Many traders advocate back testing, and it’s easy to see why. Back testing usually entails taking several years of market data, setting up a program to work like your trading plan or strategy, and setting it to run through those years with a pretend account, making bets in accordance with your plan, and seeing what the outcome is. In other words, it’s a way of “proving” that your system will make money, and giving you some idea of how much, or perhaps how good your system is. Some spread betting books ignore back testing, but wouldn’t you rather have some idea of how well your system is going to work before you use it?
Now some strategies are easier to back test than others, but the point of a trading plan is that you should be able to rely on your results over time, so it shouldn’t involve discretion. Therefore, it should be programmable for you to check how well it would have done. This doesn’t mean that you can’t back test manually if you have to, but it will be time consuming.
You will find software that has been developed to enable back testing. It’s possible that any charting software you use has a back testing module, so start with seeing what is available at hand. Basically you are looking to develop statistical figures about how your chosen strategy has performed so that you can consider whether it suits your betting needs. If you don’t have or can’t afford the software, then you can always back test by hand, and even if it’s only over a limited range of time because it takes so long, it is much better than doing it at all. You can get free charts of pretty much any financial security that you are considering betting on, over the Internet.

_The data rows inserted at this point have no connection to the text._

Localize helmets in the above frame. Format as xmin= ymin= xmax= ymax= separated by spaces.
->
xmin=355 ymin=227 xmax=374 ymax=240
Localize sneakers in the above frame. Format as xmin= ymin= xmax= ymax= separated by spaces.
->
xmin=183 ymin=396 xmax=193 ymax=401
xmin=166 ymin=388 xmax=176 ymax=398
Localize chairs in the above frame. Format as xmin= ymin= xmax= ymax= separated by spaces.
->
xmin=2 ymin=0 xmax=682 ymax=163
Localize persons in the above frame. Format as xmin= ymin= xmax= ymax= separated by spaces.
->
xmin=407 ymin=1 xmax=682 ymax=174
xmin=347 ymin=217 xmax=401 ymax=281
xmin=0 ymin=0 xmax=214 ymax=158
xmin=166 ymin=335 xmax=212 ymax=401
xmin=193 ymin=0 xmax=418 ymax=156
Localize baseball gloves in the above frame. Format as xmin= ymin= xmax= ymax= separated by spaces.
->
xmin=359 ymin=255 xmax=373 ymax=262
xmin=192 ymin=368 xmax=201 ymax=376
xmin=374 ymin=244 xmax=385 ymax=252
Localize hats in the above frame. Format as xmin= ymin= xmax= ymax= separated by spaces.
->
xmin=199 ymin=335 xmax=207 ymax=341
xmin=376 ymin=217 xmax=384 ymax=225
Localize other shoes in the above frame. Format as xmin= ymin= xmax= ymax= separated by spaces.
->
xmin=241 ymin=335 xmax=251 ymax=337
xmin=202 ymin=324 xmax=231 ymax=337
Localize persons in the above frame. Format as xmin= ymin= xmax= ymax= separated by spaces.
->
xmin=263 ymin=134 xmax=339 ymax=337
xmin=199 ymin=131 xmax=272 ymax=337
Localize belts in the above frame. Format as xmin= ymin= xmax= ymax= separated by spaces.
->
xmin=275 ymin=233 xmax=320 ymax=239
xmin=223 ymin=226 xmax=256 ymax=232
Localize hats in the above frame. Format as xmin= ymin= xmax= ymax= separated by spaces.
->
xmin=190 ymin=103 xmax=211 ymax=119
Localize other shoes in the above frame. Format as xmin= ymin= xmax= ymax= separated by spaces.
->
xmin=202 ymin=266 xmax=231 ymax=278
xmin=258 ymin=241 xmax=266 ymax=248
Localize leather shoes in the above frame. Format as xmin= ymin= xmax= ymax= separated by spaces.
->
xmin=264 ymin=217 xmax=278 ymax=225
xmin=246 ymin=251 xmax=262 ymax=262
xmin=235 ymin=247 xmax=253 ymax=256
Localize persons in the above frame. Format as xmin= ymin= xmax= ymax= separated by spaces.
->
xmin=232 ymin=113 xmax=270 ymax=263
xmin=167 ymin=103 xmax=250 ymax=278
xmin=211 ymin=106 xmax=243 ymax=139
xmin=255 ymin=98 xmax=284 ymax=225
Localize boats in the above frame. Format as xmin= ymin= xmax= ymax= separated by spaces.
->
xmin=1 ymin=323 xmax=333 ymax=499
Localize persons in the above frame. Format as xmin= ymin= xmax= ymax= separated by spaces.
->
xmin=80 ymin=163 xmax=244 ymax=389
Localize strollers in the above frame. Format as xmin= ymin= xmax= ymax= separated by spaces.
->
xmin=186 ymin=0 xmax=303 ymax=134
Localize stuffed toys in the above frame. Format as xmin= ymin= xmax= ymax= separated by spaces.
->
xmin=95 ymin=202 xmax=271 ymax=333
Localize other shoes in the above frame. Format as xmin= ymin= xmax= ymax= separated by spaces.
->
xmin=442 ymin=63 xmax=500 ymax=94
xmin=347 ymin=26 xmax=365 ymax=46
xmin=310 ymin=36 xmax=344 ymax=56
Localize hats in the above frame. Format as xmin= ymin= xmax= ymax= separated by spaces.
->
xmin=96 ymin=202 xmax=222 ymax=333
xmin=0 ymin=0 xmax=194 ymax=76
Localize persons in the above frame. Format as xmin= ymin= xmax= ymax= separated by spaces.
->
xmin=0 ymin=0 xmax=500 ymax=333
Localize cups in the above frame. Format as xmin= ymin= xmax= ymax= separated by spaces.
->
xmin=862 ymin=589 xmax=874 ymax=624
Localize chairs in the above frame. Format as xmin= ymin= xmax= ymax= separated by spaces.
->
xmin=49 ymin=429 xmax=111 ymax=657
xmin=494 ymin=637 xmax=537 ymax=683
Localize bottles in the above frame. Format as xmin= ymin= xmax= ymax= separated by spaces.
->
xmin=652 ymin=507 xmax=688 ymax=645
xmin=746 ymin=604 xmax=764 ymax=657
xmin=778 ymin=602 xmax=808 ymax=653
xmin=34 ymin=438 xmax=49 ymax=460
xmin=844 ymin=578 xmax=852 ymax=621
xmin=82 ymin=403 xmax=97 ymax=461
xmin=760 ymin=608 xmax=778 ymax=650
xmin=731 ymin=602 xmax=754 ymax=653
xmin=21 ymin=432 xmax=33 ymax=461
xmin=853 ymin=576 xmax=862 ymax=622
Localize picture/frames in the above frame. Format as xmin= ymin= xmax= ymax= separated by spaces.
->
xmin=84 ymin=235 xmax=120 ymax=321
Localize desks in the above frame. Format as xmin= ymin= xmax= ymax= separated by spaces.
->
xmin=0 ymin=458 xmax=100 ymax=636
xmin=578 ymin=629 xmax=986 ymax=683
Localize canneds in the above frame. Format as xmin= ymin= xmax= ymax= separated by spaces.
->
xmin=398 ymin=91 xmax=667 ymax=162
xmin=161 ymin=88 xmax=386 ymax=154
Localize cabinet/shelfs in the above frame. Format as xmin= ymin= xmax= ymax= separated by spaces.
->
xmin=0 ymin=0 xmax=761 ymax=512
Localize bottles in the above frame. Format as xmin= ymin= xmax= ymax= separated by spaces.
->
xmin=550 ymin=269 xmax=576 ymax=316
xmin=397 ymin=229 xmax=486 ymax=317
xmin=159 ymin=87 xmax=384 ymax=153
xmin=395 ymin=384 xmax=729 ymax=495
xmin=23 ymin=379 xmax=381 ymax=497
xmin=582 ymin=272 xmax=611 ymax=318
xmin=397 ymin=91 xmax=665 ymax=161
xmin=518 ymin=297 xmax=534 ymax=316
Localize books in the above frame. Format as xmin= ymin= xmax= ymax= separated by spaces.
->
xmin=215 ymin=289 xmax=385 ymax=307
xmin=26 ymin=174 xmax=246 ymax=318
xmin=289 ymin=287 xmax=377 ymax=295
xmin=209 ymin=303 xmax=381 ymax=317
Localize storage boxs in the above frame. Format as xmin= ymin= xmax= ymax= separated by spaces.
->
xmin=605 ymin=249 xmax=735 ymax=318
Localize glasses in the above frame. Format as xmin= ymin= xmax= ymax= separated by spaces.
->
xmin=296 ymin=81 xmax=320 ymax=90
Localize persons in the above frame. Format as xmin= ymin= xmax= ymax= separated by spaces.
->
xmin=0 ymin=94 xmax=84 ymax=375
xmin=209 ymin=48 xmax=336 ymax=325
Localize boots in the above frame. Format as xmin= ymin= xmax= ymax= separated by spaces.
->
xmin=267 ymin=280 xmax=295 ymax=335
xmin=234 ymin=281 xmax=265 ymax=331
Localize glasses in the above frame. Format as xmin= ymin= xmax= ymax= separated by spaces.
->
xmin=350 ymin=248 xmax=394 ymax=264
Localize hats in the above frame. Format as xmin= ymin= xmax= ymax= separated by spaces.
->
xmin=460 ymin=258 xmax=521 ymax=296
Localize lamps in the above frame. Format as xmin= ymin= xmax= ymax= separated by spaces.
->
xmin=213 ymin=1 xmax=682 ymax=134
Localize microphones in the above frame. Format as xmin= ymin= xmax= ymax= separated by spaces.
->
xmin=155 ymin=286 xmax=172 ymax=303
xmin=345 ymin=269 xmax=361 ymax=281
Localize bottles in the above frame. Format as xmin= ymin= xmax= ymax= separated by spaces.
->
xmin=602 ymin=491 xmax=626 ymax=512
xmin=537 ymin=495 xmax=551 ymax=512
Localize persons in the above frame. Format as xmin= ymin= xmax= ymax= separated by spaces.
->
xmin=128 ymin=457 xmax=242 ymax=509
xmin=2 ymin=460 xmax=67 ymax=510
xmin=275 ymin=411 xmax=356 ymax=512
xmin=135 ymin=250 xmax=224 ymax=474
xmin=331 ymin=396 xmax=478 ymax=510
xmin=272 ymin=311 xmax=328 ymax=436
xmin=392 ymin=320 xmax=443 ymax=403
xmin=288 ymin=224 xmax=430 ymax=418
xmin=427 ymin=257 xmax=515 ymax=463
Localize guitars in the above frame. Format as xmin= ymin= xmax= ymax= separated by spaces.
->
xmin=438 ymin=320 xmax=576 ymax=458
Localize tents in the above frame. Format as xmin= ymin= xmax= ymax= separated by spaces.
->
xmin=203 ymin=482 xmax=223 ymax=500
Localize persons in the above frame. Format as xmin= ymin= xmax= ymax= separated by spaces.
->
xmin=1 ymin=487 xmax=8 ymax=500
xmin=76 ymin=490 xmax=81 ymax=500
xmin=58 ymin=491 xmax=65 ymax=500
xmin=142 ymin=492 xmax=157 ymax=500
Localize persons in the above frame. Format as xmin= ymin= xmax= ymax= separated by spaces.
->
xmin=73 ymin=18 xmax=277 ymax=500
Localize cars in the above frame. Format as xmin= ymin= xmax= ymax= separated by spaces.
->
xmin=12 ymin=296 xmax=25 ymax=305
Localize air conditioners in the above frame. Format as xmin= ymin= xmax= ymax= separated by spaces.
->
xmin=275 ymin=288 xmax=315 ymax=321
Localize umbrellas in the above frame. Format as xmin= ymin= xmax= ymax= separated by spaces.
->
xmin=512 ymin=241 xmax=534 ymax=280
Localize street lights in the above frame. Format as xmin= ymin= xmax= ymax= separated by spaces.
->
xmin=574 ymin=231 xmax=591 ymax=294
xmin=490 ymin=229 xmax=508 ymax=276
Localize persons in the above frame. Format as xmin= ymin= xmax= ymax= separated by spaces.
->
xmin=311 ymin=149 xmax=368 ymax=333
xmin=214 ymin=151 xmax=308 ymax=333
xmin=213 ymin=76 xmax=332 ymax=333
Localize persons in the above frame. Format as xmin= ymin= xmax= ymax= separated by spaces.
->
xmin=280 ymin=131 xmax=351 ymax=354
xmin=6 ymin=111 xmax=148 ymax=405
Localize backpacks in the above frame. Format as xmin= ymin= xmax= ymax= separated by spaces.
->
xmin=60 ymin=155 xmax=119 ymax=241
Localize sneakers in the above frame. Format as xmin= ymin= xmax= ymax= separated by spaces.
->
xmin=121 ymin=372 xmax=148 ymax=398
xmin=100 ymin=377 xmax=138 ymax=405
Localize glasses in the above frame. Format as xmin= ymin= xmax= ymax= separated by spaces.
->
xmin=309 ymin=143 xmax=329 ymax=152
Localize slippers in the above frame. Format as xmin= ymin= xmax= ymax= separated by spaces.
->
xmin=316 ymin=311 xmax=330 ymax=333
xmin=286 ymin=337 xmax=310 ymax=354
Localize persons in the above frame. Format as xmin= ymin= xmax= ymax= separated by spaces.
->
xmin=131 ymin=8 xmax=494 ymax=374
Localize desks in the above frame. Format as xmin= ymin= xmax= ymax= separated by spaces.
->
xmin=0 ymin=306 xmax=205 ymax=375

That’s not to say that you would necessarily have bet in the way that the back test checks – for instance, you might have found it hard in practice to “pull the trigger” on a particular bet, and the back testing software would not suffer from any such emotions. But the very process of proving your strategies by back testing should give you confidence to overcome any hesitation, as you must do. If you know that the system has proved itself over time, you are better equipped to deal with your own psychological blocks, and become a better trader as a result.
Having established that back testing is a good idea, and hopefully convinced you to do it, there are a few pointers you have to bear in mind.
First, make sure that your back testing includes the spread, perhaps based on a typical value, as this is effectively the cost of making your bets. Any back testing that you do based on single values is bound to give you a rosier picture than what you would have encountered in real life.
Secondly, it’s not enough to plug an account value in at the start and run the test over a number of years coming out with a profit. You may think that you have a great system if there’s a good profit, but what you might not realize is that it takes too many risks for your peace of mind, and has large swings in your account value which in practice you would find hard to bear, and may even be tempted to second-guess the system. It’s vital that you look at the amount of account “draw-down” that you might be faced with, and decide whether the system is right for you.
Finally, don’t be tempted to over-optimise the trading system. You may find that you are experimenting, say, with the number of days in a simple moving average that you use as a signal, and that’s good. But inevitably you can “tune” your strategy too far, so that you get “perfect” results from the historic values you are using, even though they may be less than optimal with the markets going forward, when you are actually using and relying on them. A good way to guard against this is to split your historic data into two parts. If you are testing with ten years of data, use just five years for your system tuning. Once you think you have it set, run the system on the other five years of data which has had nothing to do with the way you played with the numbers, and see how it does.